Hive Table Migration🔗

Apache Hive supports ORC, Parquet, and Avro file formats that could be migrated to Iceberg. When migrating data to an Iceberg table, which provides versioning and transactional updates, only the most recent data files need to be migrated.

Iceberg supports all three migration actions: Snapshot Table, Migrate Table, and Add Files for migrating from Hive tables to Iceberg tables. Since Hive tables do not maintain snapshots, the migration process essentially involves creating a new Iceberg table with the existing schema and committing all data files across all partitions to the new Iceberg table. After the initial migration, any new data files are added to the new Iceberg table using the Add Files action.

Enabling Migration from Hive to Iceberg🔗

The Hive table migration actions are supported by the Spark Integration module via Spark Procedures. The procedures are bundled in the Spark runtime jar, which is available in the Iceberg Release Downloads.

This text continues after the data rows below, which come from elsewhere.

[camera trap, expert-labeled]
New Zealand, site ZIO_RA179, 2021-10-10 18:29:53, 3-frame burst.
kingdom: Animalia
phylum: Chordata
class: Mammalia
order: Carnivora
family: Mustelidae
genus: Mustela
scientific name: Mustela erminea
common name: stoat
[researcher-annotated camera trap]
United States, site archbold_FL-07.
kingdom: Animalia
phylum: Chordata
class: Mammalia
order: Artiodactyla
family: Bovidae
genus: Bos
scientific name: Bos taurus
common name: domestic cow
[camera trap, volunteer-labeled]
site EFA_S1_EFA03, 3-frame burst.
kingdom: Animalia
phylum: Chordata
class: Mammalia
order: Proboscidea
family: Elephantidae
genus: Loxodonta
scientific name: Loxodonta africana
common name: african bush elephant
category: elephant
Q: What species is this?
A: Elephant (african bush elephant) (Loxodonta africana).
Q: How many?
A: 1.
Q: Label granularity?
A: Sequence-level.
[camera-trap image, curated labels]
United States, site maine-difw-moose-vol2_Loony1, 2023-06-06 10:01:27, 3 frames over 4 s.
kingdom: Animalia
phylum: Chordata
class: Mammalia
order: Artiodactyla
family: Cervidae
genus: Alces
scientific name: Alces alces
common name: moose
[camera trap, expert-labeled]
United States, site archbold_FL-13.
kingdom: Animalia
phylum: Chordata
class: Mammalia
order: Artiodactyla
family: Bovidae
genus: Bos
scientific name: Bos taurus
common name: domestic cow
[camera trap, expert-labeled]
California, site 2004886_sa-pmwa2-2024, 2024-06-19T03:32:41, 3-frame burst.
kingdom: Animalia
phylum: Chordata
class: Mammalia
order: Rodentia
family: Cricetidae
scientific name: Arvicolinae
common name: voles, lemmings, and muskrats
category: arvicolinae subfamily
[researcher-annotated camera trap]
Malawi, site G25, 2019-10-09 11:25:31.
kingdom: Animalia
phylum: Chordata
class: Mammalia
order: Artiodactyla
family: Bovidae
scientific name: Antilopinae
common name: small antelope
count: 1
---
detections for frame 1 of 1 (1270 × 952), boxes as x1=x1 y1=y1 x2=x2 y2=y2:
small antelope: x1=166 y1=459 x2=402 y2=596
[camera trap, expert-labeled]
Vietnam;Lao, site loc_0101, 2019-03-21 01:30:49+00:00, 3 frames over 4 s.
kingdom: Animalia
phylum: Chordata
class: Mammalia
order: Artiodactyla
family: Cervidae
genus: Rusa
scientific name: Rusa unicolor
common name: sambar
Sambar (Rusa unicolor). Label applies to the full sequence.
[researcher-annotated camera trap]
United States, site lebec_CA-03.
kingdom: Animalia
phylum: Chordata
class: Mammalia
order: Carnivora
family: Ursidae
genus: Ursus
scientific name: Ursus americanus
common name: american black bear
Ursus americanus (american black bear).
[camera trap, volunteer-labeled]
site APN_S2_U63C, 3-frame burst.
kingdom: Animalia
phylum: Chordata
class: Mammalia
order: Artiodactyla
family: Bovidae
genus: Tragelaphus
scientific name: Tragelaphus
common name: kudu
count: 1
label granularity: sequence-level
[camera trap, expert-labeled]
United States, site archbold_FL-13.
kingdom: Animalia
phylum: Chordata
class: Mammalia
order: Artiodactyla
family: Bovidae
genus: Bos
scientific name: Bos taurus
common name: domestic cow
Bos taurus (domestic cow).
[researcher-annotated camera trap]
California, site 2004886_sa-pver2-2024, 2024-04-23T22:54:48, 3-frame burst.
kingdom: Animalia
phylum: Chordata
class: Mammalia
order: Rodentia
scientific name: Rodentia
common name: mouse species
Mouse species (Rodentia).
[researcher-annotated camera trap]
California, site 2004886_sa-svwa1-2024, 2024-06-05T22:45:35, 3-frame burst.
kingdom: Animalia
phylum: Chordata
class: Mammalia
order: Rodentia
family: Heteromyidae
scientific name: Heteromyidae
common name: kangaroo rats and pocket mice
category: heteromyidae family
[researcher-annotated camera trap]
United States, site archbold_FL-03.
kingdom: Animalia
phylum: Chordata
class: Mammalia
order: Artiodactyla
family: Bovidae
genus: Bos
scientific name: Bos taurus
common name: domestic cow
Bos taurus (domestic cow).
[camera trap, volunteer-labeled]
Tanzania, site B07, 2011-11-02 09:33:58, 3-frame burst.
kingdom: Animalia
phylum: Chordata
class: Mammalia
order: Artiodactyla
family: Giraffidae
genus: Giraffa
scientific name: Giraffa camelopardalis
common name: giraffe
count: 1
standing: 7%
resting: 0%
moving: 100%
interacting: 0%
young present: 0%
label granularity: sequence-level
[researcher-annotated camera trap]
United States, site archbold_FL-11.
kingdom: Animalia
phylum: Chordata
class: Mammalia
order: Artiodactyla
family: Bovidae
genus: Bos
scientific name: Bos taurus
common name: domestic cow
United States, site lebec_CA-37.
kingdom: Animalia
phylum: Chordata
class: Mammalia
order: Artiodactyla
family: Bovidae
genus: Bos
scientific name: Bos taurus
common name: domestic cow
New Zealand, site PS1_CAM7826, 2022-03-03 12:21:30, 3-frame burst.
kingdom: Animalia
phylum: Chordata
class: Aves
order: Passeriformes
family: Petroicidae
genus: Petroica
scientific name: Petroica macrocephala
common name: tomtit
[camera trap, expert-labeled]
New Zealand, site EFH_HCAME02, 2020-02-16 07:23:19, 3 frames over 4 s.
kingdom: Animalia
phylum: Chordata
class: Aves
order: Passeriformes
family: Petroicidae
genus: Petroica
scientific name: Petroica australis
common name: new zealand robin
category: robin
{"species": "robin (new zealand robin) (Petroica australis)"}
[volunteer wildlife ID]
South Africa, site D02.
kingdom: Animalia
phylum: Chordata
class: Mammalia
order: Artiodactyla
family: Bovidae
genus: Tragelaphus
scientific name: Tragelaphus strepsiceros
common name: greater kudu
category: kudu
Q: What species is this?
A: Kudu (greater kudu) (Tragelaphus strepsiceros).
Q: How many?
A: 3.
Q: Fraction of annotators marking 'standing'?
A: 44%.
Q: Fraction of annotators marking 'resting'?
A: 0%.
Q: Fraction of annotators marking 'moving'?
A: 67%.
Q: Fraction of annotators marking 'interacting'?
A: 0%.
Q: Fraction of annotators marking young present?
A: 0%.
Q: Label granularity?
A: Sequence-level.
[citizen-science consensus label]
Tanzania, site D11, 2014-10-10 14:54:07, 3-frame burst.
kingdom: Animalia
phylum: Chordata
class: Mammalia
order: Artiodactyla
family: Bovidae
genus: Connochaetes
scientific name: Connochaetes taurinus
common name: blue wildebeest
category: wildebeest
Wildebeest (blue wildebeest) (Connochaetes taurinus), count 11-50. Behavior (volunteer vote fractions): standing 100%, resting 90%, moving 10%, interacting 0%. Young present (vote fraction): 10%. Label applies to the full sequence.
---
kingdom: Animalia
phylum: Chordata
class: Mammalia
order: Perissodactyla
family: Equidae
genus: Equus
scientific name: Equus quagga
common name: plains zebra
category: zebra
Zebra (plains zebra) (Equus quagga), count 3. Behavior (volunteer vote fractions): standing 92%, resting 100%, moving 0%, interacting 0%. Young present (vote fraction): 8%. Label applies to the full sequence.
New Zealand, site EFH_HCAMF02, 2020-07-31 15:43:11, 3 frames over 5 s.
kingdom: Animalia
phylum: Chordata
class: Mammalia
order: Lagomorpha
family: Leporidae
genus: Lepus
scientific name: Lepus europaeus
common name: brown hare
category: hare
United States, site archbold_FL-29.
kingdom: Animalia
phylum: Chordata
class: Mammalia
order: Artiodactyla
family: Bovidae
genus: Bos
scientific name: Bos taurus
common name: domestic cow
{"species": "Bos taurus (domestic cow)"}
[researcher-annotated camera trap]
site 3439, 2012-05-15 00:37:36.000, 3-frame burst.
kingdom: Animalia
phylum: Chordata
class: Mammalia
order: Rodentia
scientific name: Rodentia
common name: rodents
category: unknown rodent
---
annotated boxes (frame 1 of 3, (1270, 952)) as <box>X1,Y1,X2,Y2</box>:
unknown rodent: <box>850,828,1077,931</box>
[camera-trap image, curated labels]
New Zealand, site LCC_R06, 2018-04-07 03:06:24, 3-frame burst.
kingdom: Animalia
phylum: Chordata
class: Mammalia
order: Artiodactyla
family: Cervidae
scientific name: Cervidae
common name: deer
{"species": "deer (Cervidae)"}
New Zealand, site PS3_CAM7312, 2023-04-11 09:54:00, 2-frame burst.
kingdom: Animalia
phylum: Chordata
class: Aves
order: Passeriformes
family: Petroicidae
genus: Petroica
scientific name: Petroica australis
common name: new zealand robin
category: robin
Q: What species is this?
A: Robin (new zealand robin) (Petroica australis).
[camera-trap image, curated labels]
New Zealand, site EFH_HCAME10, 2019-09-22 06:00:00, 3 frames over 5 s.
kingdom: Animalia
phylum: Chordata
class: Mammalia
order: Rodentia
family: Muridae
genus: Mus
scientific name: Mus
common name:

Snapshot Hive Table to Iceberg🔗

To snapshot a Hive table, users can run the following Spark SQL:

CALL catalog_name.system.snapshot('db.source', 'db.dest')

See Spark Procedure: snapshot for more details.

Migrate Hive Table To Iceberg🔗

To migrate a Hive table to Iceberg, users can run the following Spark SQL:

CALL catalog_name.system.migrate('db.sample')

See Spark Procedure: migrate for more details.

Add Files From Hive Table to Iceberg🔗

To add data files from a Hive table to a given Iceberg table, users can run the following Spark SQL:

CALL spark_catalog.system.add_files(
table => 'db.tbl',
source_table => 'db.src_tbl'
)

See Spark Procedure: add_files for more details.